I am aware of at least a few CPU's that have banked register sets that may be backed to memory addresses (with the CPU itself evicting registers on context switch).
I have not done so.
I had considered the possibility of 4 rings each with their own set of registers. This could make things like interrupts and system calls cheaper, but (ironically) using this would make context switching more expensive.
An intermediate option could be a special RAM area for a "task cache", say, 8 or 16K, and then have a "Task Cache Miss" interrupt for cases where one tries to switch to a task's register bank that isn't in the cache. While a this would have a high cost (for a task cache miss), if the cache is bigger than the number of currently running tasks, it could still work out ahead.
But, better for performance would be if the task-cache were RAM backed and the HW spills and reloads from RAM (then, one could have maybe 64K or 256K or more for task register banks; probably enough for a decent number of active PIDs).
Though naive, "always save and restore all the registers to RAM" seems to have a fairly reasonable cost (and the among the lowest "actual task-switch cost", aside from the possibility of "let hardware lazily spill and reload register banks from main RAM", which could potentially be lower).
The main "bad" cost of switching between processes being the storm of TLB misses that would happen if not using a shared address space (granted, there are "global pages").
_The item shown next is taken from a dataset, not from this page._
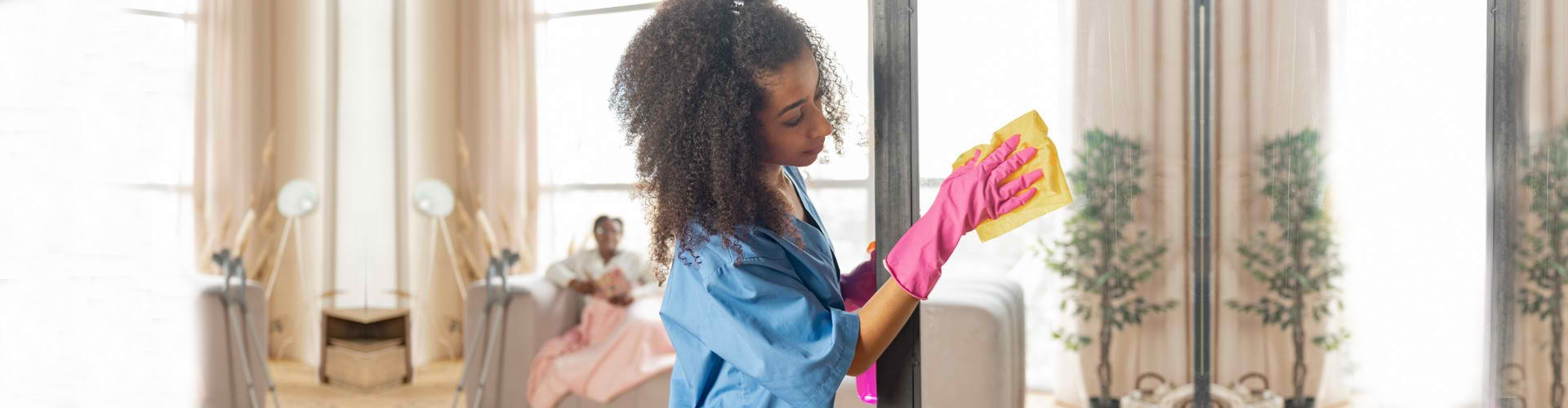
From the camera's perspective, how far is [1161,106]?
149 cm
In my design, there are not true global pages, rather pages that are "global" within an ASID group (if the low 10 bits of the page's ASID are 0, it is assumed global within this group, whereas non-zero values are ASID specific; and the high 6 bits of the ASID gives the group, where pages are not global between groups).
Though, my existing OS, still being single address space, doesn't make use of this. The idea is that ASID will be tied to PID.
As how to best scale this past 1024 PIDs is unclear, likely the ASID will be modulo-1024, and needing to reassign a previously assigned ASID to a new PID would require a TLB flush.